Lawrence County, Kentucky
Like coming home
Business View Magazine interviews Deputy Judge Vince Doty and County Clerk Chris Jobe of Lawrence County, Kentucky for our focus on American Infrastructure.
Lawrence County was formed in 1822 and it is located in the Eastern Coal Field region of Kentucky. This up-and-coming area is currently poised for economic growth with the addition of several new industries and companies. In the midst of forward progress, however, Lawrence County maintains its small-town, Appalachian charm. It is a place of excitement and potential, as well as a haven of peace and tranquility. A popular destination for tourists and locals, Lawrence County is home to Yatesville Lake State Park, Eagle Ridge Golf Course, as well as a host of fine restaurants to satisfy the hunger for good down-home cuisine. In autumn, the hills come to life in a colorful panorama.

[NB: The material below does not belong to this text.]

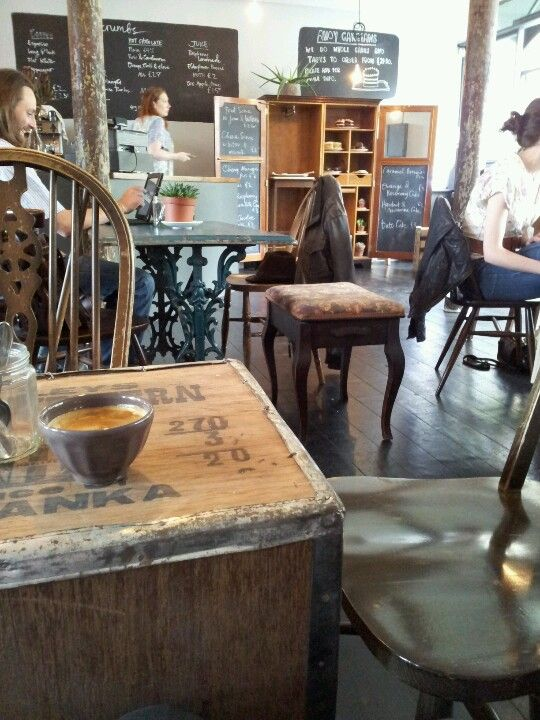 Beautiful cake and tasty tea at this lovely Edinburgh cafe, Lovecrumbs, plus artsy folk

And in all four seasons, the friendly people of Lawrence County extend an open invitation: “Bring your family here to visit or live. We promise it will be like coming home!”
Created in December 14, 1821 out of Floyd and Greenup counties and named in honor of Captain James Lawrence, Commander of the USS Chesapeake during the War of 1812, today, Lawrence County is the third largest county in the state. It has 750 miles of road and the famous Louisa/Fort Gay Bridge, which crosses two rivers, connects two cities and two states, three bodies of land, and has a right turn in the middle of the bridge to SR 3. The County consists of Louisa, the County Seat and only major city (pop. 11,719), as well as a number of delightful smaller communities.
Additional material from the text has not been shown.